=== STATED TASK ===
Rewrite the part of the data that opens with the line containing "How far apart" and closes with the line containing "52469 millimetres", keeping every line but subtracting 7 from each distance and coordinate in its answers.

=== DATA ROWS ===
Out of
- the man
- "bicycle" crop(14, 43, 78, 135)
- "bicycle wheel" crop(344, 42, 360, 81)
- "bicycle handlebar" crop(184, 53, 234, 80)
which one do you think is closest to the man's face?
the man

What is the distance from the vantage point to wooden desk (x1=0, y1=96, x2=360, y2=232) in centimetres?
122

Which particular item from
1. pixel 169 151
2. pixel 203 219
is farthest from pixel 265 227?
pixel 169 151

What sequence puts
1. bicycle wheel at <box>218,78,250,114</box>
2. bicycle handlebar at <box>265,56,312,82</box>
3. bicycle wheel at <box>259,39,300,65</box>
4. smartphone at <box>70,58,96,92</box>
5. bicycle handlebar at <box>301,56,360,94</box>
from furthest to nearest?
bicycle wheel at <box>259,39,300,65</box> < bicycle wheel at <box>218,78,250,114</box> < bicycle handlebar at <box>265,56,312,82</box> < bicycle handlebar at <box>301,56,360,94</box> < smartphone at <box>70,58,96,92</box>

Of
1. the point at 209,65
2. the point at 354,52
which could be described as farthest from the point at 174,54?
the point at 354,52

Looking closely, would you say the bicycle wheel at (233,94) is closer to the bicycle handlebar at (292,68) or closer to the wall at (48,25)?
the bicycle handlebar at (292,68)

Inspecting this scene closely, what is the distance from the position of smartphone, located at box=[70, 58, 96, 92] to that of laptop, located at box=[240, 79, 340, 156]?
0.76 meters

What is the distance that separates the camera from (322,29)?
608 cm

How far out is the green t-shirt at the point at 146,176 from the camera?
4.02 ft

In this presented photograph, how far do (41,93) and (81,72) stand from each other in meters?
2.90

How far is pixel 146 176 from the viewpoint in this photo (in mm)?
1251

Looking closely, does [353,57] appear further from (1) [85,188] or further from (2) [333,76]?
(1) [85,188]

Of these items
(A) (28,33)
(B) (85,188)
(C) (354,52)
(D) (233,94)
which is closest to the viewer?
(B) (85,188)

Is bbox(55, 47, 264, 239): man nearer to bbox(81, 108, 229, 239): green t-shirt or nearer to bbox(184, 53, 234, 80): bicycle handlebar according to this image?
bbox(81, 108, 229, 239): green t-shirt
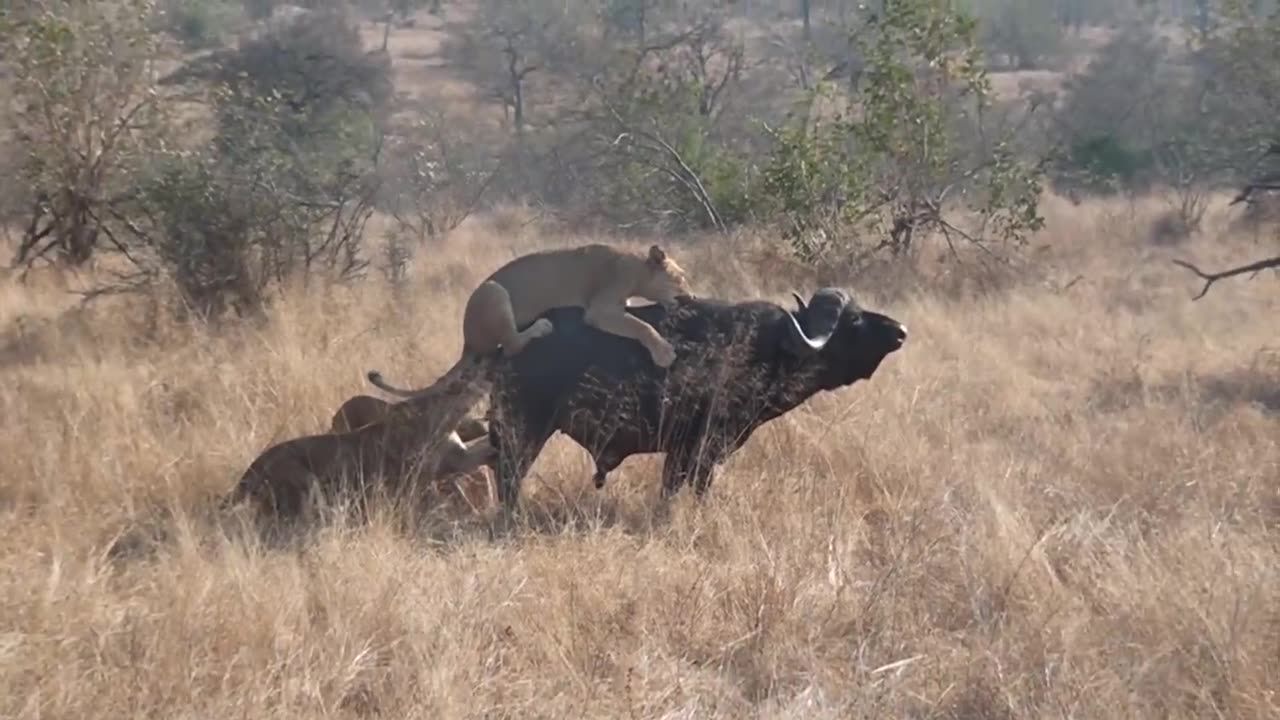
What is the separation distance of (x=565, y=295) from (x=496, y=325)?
38cm

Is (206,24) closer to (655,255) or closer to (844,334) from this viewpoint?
(655,255)

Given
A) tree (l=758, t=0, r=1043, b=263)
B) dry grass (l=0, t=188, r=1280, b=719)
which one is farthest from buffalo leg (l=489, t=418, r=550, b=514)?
tree (l=758, t=0, r=1043, b=263)

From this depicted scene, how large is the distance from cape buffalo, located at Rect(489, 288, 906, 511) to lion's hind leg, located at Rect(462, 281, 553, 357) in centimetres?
6

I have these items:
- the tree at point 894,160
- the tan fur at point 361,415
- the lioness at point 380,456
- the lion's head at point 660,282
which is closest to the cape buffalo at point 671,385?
the lion's head at point 660,282

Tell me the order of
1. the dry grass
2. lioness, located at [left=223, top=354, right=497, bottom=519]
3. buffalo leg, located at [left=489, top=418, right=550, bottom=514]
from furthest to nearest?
1. buffalo leg, located at [left=489, top=418, right=550, bottom=514]
2. lioness, located at [left=223, top=354, right=497, bottom=519]
3. the dry grass

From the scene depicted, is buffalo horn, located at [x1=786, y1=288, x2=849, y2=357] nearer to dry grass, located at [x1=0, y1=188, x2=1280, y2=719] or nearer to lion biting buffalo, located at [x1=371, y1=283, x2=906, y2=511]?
lion biting buffalo, located at [x1=371, y1=283, x2=906, y2=511]

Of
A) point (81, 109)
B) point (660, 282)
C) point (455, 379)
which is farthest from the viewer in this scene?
point (81, 109)

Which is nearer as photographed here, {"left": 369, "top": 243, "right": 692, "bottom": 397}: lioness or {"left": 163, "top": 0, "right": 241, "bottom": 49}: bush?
{"left": 369, "top": 243, "right": 692, "bottom": 397}: lioness

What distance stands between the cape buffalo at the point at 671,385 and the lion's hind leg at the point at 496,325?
0.06 m

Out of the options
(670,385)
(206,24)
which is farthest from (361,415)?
(206,24)

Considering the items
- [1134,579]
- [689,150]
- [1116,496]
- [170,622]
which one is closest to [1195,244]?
[689,150]

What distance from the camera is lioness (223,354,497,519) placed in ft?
20.4

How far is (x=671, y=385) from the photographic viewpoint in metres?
6.52

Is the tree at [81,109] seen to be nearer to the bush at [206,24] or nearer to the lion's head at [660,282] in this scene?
the lion's head at [660,282]
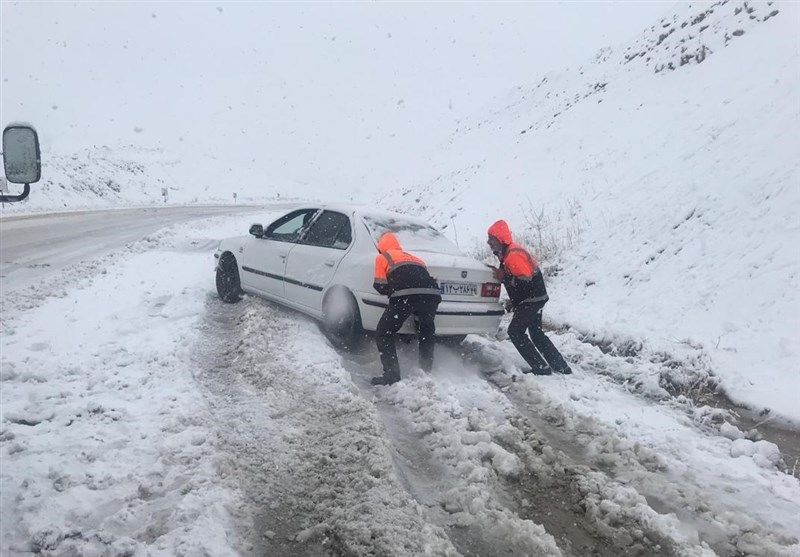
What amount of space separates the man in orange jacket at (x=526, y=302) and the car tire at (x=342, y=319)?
1554 mm

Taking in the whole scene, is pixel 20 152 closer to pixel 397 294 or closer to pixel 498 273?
pixel 397 294

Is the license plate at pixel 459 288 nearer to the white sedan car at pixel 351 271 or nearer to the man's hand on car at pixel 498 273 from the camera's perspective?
the white sedan car at pixel 351 271

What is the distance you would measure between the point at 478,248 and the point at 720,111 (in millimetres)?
4907

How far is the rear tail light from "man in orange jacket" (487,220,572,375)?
0.71ft

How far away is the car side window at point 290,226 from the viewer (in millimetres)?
6781

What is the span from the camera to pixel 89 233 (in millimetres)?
14680

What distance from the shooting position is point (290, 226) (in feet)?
23.2

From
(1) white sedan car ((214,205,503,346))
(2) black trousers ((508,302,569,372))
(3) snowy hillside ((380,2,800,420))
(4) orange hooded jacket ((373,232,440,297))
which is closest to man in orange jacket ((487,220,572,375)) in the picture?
(2) black trousers ((508,302,569,372))

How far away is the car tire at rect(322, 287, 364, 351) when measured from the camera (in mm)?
5590

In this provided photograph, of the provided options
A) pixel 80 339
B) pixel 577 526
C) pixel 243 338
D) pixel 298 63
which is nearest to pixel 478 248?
pixel 243 338

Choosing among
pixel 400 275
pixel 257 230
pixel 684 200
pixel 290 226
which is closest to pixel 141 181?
pixel 257 230

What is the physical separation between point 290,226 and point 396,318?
8.84 feet

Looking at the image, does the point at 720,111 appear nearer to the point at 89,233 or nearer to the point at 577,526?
the point at 577,526

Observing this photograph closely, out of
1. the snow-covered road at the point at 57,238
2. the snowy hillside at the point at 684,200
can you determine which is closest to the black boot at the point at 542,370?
the snowy hillside at the point at 684,200
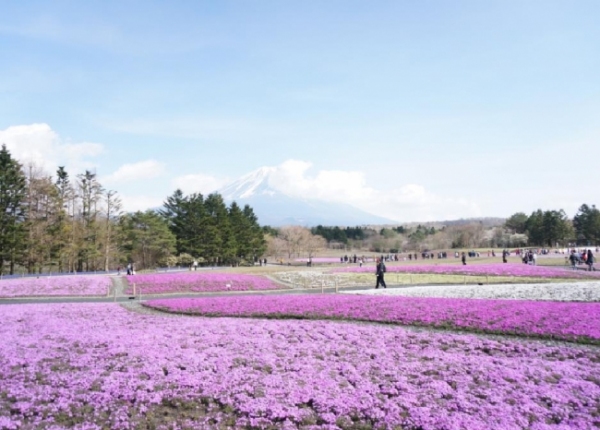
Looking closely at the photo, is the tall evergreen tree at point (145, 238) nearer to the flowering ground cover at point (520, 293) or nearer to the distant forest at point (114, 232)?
the distant forest at point (114, 232)

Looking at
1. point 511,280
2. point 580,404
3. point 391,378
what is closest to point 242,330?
point 391,378

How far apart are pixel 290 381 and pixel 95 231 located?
208 ft

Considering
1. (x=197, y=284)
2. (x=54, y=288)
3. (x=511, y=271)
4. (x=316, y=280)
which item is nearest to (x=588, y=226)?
(x=511, y=271)

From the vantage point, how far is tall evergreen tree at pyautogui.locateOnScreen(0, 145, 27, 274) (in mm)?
49719

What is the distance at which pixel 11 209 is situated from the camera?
52469 millimetres

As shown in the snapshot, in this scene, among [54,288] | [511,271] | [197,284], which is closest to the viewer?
[54,288]

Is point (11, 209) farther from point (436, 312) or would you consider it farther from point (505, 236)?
point (505, 236)

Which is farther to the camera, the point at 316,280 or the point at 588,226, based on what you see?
the point at 588,226

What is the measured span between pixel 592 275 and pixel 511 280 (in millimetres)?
7764

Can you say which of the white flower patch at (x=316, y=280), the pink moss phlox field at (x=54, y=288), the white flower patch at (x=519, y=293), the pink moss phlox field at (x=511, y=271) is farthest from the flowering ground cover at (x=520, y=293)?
the pink moss phlox field at (x=54, y=288)

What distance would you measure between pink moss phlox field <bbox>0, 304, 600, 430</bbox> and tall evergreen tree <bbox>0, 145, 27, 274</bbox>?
1567 inches

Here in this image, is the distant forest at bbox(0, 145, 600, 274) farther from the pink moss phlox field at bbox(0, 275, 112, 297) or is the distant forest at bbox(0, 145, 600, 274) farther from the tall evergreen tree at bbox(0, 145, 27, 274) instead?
the pink moss phlox field at bbox(0, 275, 112, 297)

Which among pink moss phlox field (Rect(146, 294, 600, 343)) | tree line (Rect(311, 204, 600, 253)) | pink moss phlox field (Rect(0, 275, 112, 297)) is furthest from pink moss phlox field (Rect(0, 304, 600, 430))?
tree line (Rect(311, 204, 600, 253))

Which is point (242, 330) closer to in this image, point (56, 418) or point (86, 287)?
point (56, 418)
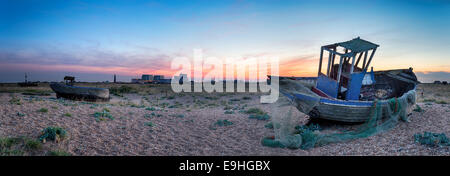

=== RESPONSE FOR THIS EXERCISE ===
How far apart are pixel 290 381 and pixel 95 231 located?
201 ft

Considering
1. (x=197, y=284)
2. (x=54, y=288)
3. (x=511, y=271)
4. (x=316, y=280)
which item is nearest to (x=588, y=226)?
(x=504, y=264)

From the vantage point, how far is tall evergreen tree at pyautogui.locateOnScreen(0, 145, 27, 274) (in mm)?
49712

What is the distance at which pixel 11 209 is situated from the camera?
52462 millimetres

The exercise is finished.